Tekst źródłowy:
--*--
Strony

niedziela, 10 grudnia 2017

Beata Dmowska Spadek

Natalia to typowa kura domowa, która jest w pełni szczęśliwa do czasu, gdy odkrywa, że mąż ją zdradza. Wiktor wszystkiemu zaprzecza, twierdząc, że żona, podobnie jak jej nieżyjąca już babka ma chorobliwe urojenia. Oszukana i załamana wnosi sprawę o rozwód i wraca do opuszczonego, rodzinnego domu.
Okoliczni mieszkańcy omijają go z daleka, tak ich ten dom przeraża. Wkrótce i ona doświadcza w nim szeregu przedziwnych zdarzeń. Odkrywa, że w przeszłości musiało się w nim stać coś strasznego. Tymczasem w nocy ktoś dostaje się do jej zamkniętego na klucz mieszkania...
Czy jej aktualne problemy mogą mieć jakiś związek z jej szaloną babką? A może Wiktor miał rację i ona też traci rozum?
--*--
Fragmenty wpisów:
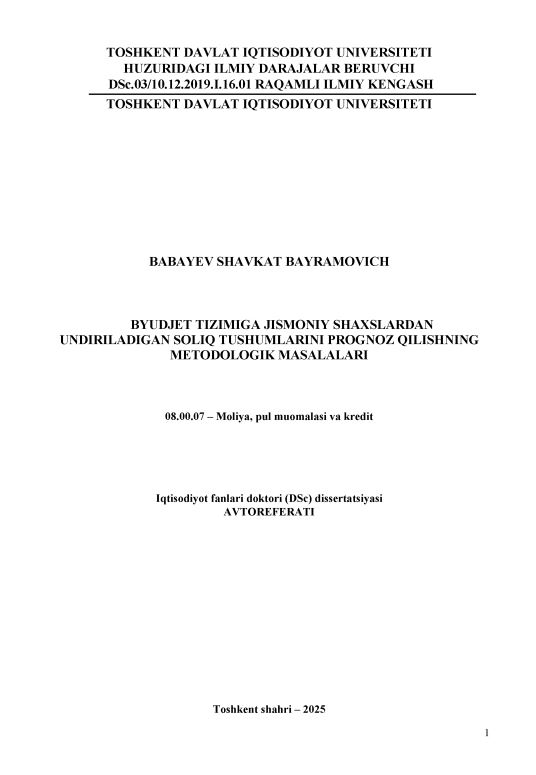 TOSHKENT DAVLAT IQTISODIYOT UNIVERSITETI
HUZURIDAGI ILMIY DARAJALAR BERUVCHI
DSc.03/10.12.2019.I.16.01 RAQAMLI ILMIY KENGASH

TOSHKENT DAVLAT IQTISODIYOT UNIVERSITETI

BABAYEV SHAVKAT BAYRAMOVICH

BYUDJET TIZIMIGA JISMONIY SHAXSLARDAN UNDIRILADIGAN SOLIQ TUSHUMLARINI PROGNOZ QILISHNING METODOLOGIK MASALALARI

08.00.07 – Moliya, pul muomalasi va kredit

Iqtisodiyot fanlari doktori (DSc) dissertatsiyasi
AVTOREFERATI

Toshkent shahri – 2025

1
--*--
Zadania do wykonania:
• 1. Wymień wszystkie osoby i grupy osób, o których mówi opis.
• 2. Przepisz dosłownie z opisu fragment od słów "niedziela, 10 grudnia" aż do słów "na klucz mieszkania...".
Wpisy nie mają tu żadnego znaczenia.

Odpowiedzi:
• 1. Natalia, Wiktor (mąż Natalii), nieżyjąca babka Natalii, okoliczni mieszkańcy, ktoś, kto w nocy dostaje się do zamkniętego na klucz mieszkania Natalii.

• 2.
niedziela, 10 grudnia 2017

Beata Dmowska Spadek

Natalia to typowa kura domowa, która jest w pełni szczęśliwa do czasu, gdy odkrywa, że mąż ją zdradza. Wiktor wszystkiemu zaprzecza, twierdząc, że żona, podobnie jak jej nieżyjąca już babka ma chorobliwe urojenia. Oszukana i załamana wnosi sprawę o rozwód i wraca do opuszczonego, rodzinnego domu.
Okoliczni mieszkańcy omijają go z daleka, tak ich ten dom przeraża. Wkrótce i ona doświadcza w nim szeregu przedziwnych zdarzeń. Odkrywa, że w przeszłości musiało się w nim stać coś strasznego. Tymczasem w nocy ktoś dostaje się do jej zamkniętego na klucz mieszkania...